Step 2: Examine the catalytic reduction reaction. The unknown compound undergoes catalytic hydrogenation (H₂, Pt) to form decalin, which is a bicyclic saturated hydrocarbon. This implies that the unknown compound is a bicyclic structure with unsaturation that can be reduced to decalin.
Step 3: Consider the oxidation reaction with warm, concentrated potassium permanganate (KMnO₄). The reaction produces cis-cyclohexane-1,2-dicarboxylic acid and oxalic acid. This indicates that the unknown compound contains a double bond in a position that allows cleavage and oxidation to form these products.

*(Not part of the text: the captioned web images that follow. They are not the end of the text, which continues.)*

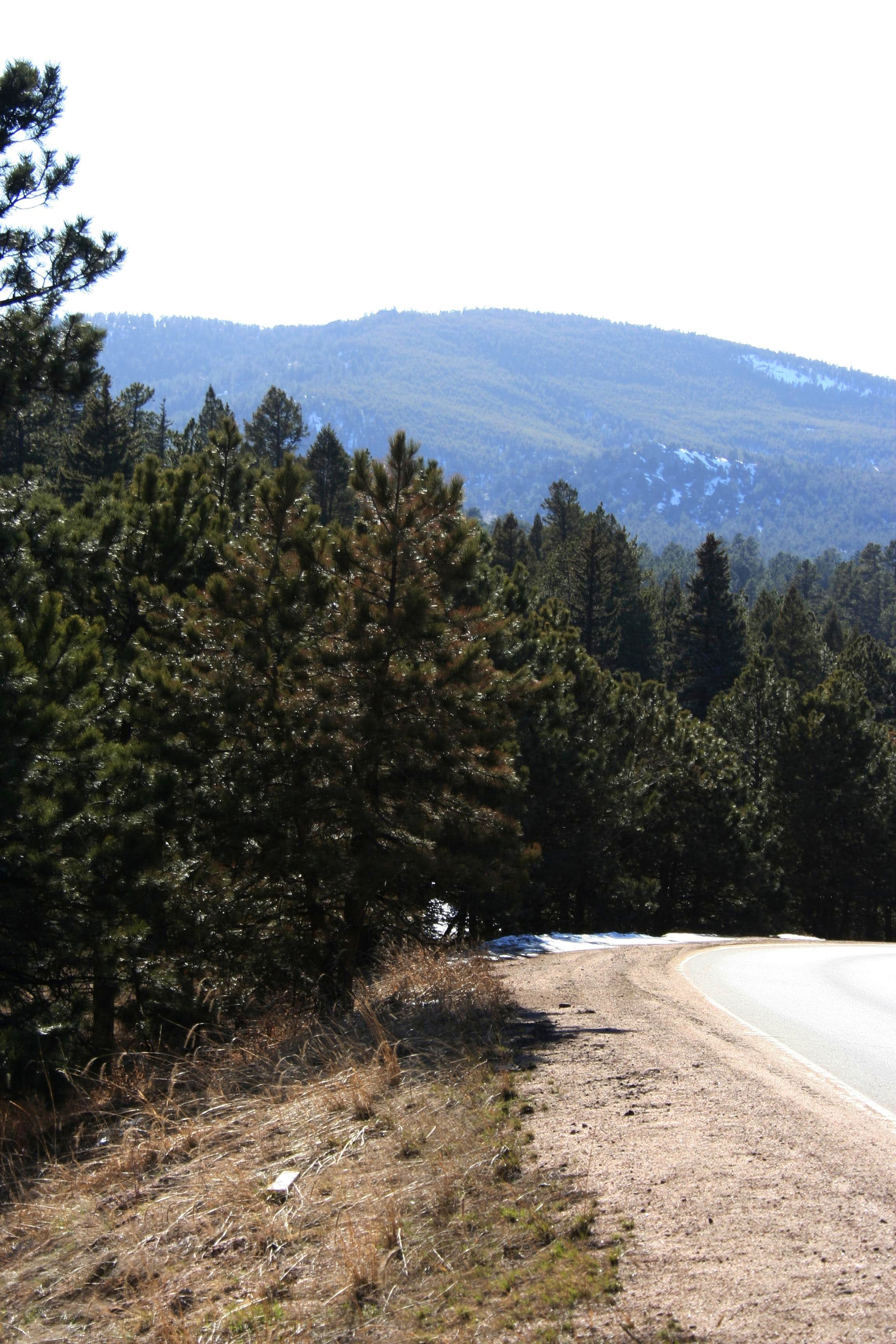 Evergreen Mountain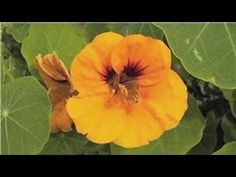 Nasturtium - edible flower, pretty, easy to grow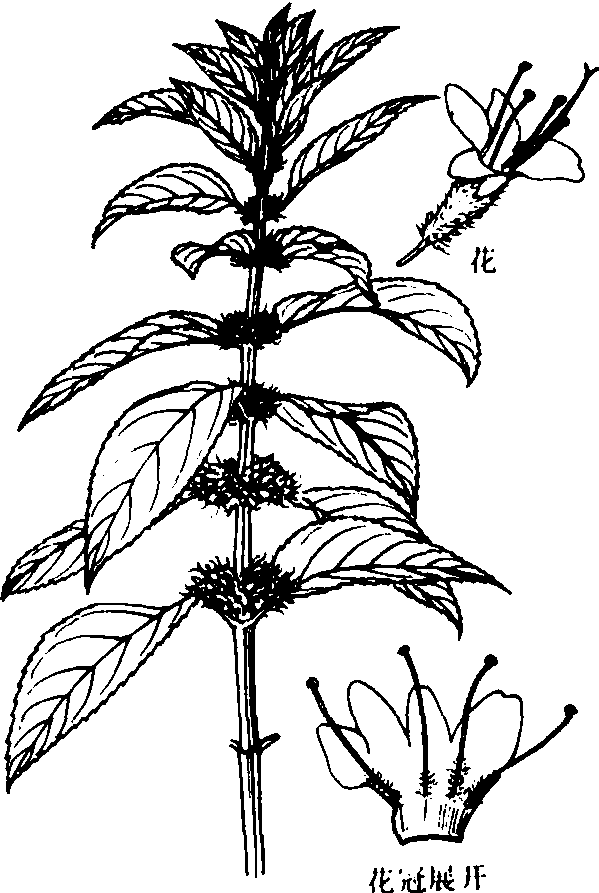 薄荷植物图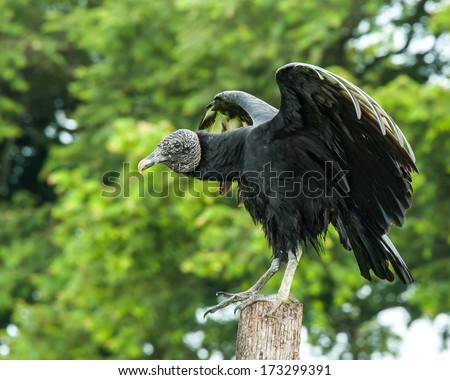 Black Vulture on fence post - Panama - stock photo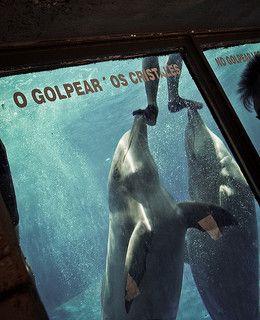 Aquarien: Gefangen im Wasser | Animal Equality Germany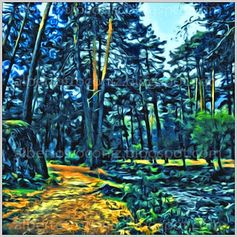 BOSQUE VIRGINAL// Hoy me he acercado al templo de los bosques adentrándome entre los altos pinos; sobre columnas de fustes de madera formábase una cúpula de verdes. Los muros eran rocas tapizadas de líquenes, la alfombra era un camino bordeando la corriente de destellos con son armónico de música en las aguas. La tenue luz filtraba entre los árboles cual en la catedral por los vitrales; espadas de claror cambiante herían determin… (Ver➦) http://albertotroconiz.blogspot.com.es/2013/08/virgen.html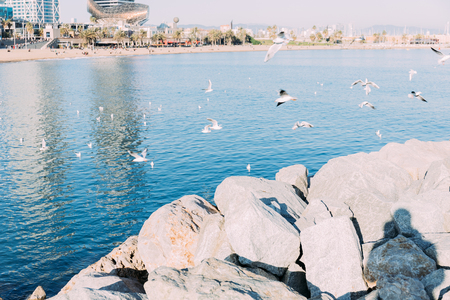 coast rocks and calm sea with seagulls flying over water, barcelona, spain
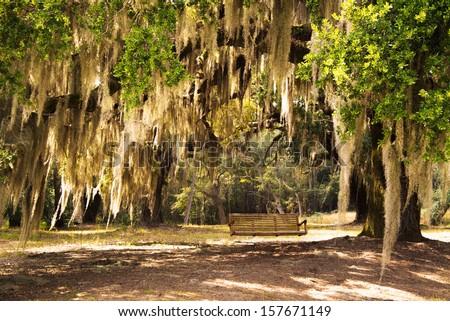 Lowcountry South Carolina Spanish Moss Drapsed Live Oak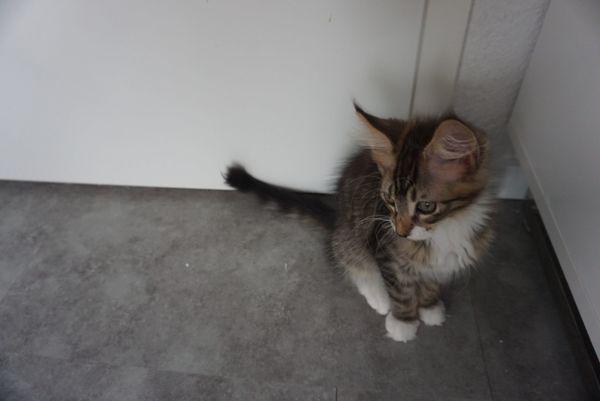 MaineCoon-Katzenbabies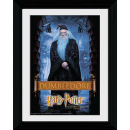 Harry Potter and the Philosophers Stone Dumbledore - Collector Print - 30 x 40cm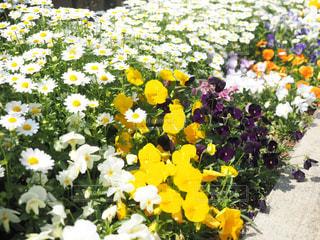 花,春,夏,白,黒,黄色,日本,花壇,フォトジェニック,インスタ映え
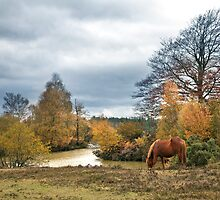 Autumn at Cadman's Pool by Krys Bailey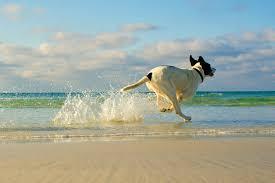 Vuoi portare il cane a mare? Ecco tutte le info
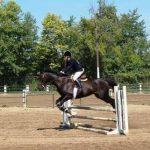 Equestrian Team Meeting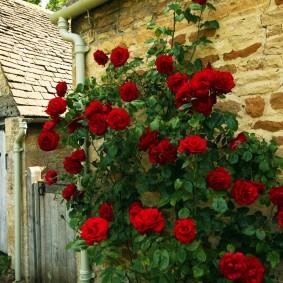 Куст розы около стены старого сарая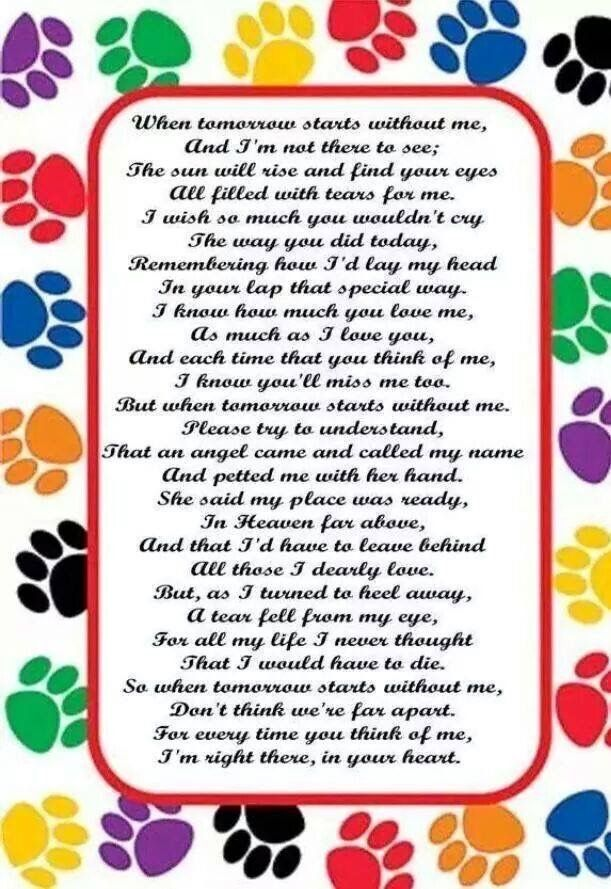 Pin by Heather Landry on Saying Goodbye to a Furbaby Pet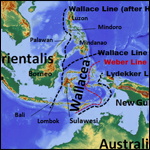 Антропологи намекнули на мореходные успехи денисовцев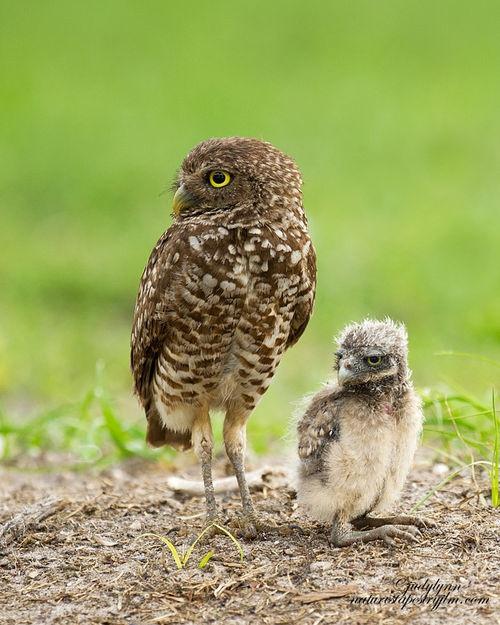 56 best burrowing owls images on pinterest burrowing owl. Black Bedroom Furniture Sets. Home Design Ideas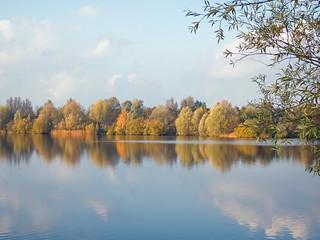 Herfst bij Bronsbergen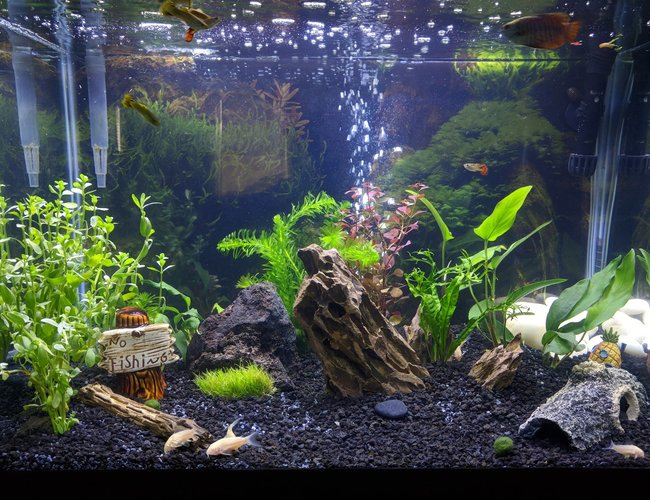 20 gallons planted tank (mostly live plants and fish) - 20G Tall - Gourami/Guppies/Cories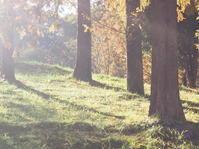 トーベヤンソンあけぼの子どもの森公園 - さて。月でも見るか。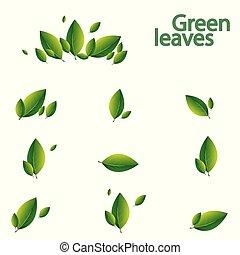 sätta, bladen, illustration, bakgrund., vektor, gröna vita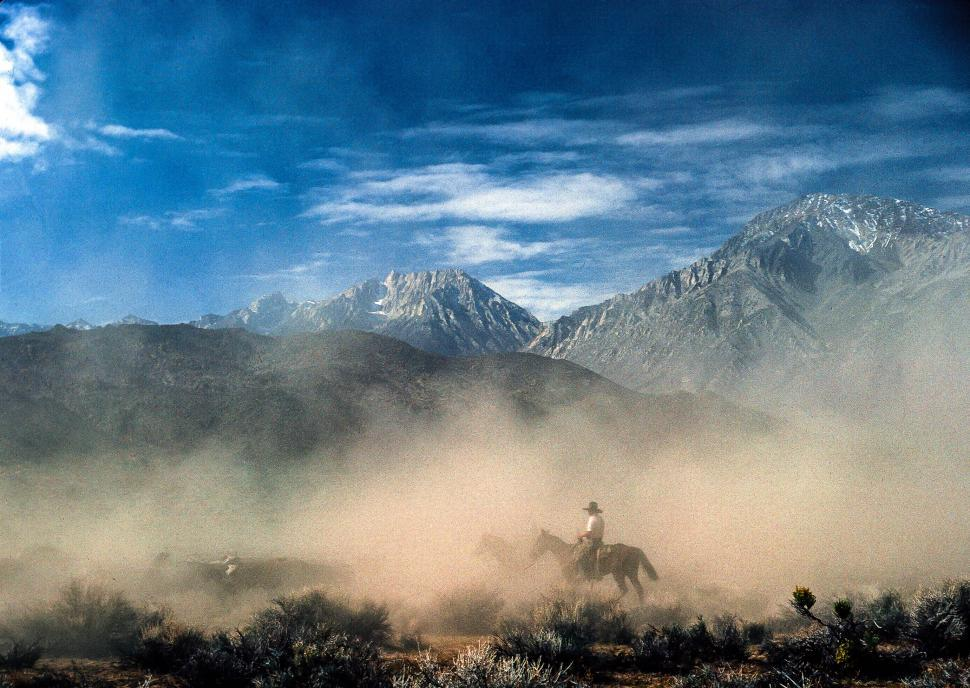Download Free Stock HD Photo of Cowboy riding horse in a dusty arena Online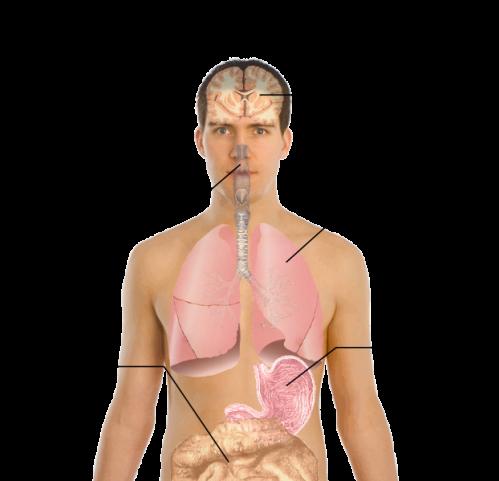symptoms_of_swine_flu_svg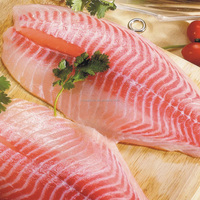 China organic frozen tilapia fillets wholesale price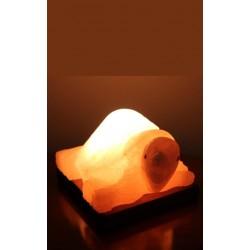 Lampada di sale a Tartaruga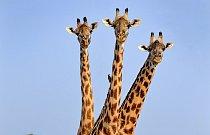Žirafy žijí ve smíšených skupinách v počtu 20 až 50 jedinců. Výjimkou nejsou ani ty z Národního parku South Luangwa v Zambii.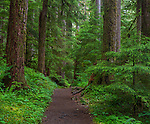 Olympic National Park, Washington<br /> Trail leads through old growth trees in the temperate rainforest of the Sol Duc Valley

The cis configuration of the dicarboxylic acid suggests that the double bond is part of a ring system.
Step 4: Propose the structure based on the products. The formation of cis-cyclohexane-1,2-dicarboxylic acid suggests that the double bond is located in a cyclohexane ring, and the production of oxalic acid indicates cleavage of a second double bond outside the ring. This points to a bicyclic structure with one double bond in the cyclohexane ring and another double bond in the second ring.
Step 5: Combine all observations to propose the structure. The unknown compound is likely bicyclo[4.4.1]undeca-1,3-diene, which contains two double bonds: one in the cyclohexane ring and one in the second ring. This structure satisfies the reactions observed and the products formed.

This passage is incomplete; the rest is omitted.